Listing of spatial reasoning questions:
=-=-=

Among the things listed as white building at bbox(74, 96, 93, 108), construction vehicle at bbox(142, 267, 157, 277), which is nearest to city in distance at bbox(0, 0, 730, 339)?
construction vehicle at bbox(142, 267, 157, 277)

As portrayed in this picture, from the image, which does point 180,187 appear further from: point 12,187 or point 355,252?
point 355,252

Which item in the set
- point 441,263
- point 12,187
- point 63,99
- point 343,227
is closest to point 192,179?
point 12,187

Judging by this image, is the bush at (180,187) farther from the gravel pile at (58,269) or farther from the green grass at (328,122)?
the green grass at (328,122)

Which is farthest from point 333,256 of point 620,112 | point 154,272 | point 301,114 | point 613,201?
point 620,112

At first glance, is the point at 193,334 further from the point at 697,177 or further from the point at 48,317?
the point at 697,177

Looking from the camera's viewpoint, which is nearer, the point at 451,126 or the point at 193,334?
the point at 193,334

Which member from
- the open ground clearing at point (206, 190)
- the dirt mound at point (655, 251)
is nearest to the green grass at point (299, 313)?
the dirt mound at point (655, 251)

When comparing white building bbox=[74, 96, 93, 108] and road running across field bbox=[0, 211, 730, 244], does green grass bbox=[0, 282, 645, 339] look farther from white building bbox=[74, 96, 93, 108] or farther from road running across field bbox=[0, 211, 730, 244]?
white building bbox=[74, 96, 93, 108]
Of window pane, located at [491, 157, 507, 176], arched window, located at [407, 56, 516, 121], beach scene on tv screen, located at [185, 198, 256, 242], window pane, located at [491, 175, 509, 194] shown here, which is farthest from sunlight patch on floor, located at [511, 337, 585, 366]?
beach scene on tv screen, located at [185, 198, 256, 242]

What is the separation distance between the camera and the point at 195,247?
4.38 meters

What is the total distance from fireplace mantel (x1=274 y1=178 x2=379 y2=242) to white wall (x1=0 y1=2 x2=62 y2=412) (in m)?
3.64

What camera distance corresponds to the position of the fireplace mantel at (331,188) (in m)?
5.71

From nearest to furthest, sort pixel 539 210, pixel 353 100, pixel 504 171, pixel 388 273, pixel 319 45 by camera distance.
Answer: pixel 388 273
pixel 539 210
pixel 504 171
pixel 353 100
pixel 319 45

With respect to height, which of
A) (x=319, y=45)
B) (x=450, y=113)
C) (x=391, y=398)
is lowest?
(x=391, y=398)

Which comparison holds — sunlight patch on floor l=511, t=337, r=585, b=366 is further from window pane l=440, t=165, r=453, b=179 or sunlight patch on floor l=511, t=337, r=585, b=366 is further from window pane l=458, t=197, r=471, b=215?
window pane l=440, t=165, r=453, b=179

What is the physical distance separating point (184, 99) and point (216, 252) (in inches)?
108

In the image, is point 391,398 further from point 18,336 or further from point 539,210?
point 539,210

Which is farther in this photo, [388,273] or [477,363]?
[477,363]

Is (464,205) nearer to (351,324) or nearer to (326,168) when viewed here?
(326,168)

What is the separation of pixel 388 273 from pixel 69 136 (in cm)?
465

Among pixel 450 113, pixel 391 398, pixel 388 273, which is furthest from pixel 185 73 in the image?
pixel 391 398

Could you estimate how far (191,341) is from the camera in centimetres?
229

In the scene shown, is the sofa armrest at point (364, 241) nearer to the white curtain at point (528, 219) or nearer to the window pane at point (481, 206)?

=-=-=

- [Do this]:
Edit the listing above so that each "sunlight patch on floor" reads "patch of sunlight on the floor", keeping every other line and word unchanged.

- [Answer to the exercise]:
Among the things listed as white building at bbox(74, 96, 93, 108), construction vehicle at bbox(142, 267, 157, 277), which is nearest to city in distance at bbox(0, 0, 730, 339)?
construction vehicle at bbox(142, 267, 157, 277)

As portrayed in this picture, from the image, which does point 180,187 appear further from: point 12,187 or point 355,252?
point 355,252

Which item in the set
- point 441,263
- point 12,187
- point 63,99
- point 343,227
is closest to point 192,179?
point 12,187

Judging by this image, is the bush at (180,187) farther from the gravel pile at (58,269) or farther from the green grass at (328,122)?
the green grass at (328,122)

Which is farthest from point 333,256 of point 620,112 | point 154,272 | point 301,114 | point 613,201?
point 620,112

At first glance, is the point at 193,334 further from the point at 697,177 or further from the point at 48,317?
the point at 697,177

Looking from the camera's viewpoint, which is nearer, the point at 451,126 or the point at 193,334?
the point at 193,334

Which member from
- the open ground clearing at point (206, 190)
- the dirt mound at point (655, 251)
is nearest to the green grass at point (299, 313)?
the dirt mound at point (655, 251)

When comparing white building bbox=[74, 96, 93, 108] and road running across field bbox=[0, 211, 730, 244], does green grass bbox=[0, 282, 645, 339] look farther from white building bbox=[74, 96, 93, 108] or farther from road running across field bbox=[0, 211, 730, 244]?
white building bbox=[74, 96, 93, 108]
Of window pane, located at [491, 157, 507, 176], arched window, located at [407, 56, 516, 121], beach scene on tv screen, located at [185, 198, 256, 242], window pane, located at [491, 175, 509, 194] shown here, which is farthest from patch of sunlight on the floor, located at [511, 337, 585, 366]?
beach scene on tv screen, located at [185, 198, 256, 242]

What is the separation distance between the camera and the point at 195,247?
4.38 meters

What is the total distance from fireplace mantel (x1=274 y1=178 x2=379 y2=242) to white wall (x1=0 y1=2 x2=62 y2=412) (in m)?
3.64

What camera distance corresponds to the position of the fireplace mantel at (331,188) (in m)?
5.71

From nearest to furthest, sort pixel 539 210, pixel 353 100, pixel 504 171, pixel 388 273, pixel 319 45 by camera distance.
Answer: pixel 388 273
pixel 539 210
pixel 504 171
pixel 353 100
pixel 319 45

With respect to height, which of
A) (x=319, y=45)
B) (x=450, y=113)
C) (x=391, y=398)
is lowest?
(x=391, y=398)

Which comparison holds — patch of sunlight on the floor l=511, t=337, r=585, b=366 is further from window pane l=440, t=165, r=453, b=179 or patch of sunlight on the floor l=511, t=337, r=585, b=366 is further from window pane l=458, t=197, r=471, b=215?
window pane l=440, t=165, r=453, b=179

What is the physical distance separating point (184, 99) and point (216, 252) (in inches)?
108

In the image, is point 391,398 further from point 18,336 or further from point 539,210?
point 539,210

Which is farther in this photo, [388,273] or [477,363]?
[477,363]

Is (464,205) nearer to (351,324) or nearer to (326,168) when viewed here?
(326,168)

What is the separation of pixel 388 273 from pixel 69 136 (in cm)?
465

Among pixel 450 113, pixel 391 398, pixel 388 273, which is furthest from pixel 185 73 in the image?
pixel 391 398

Could you estimate how far (191,341) is from the camera in centimetres?
229

In the scene shown, is the sofa armrest at point (364, 241) nearer to the white curtain at point (528, 219) or nearer to the window pane at point (481, 206)?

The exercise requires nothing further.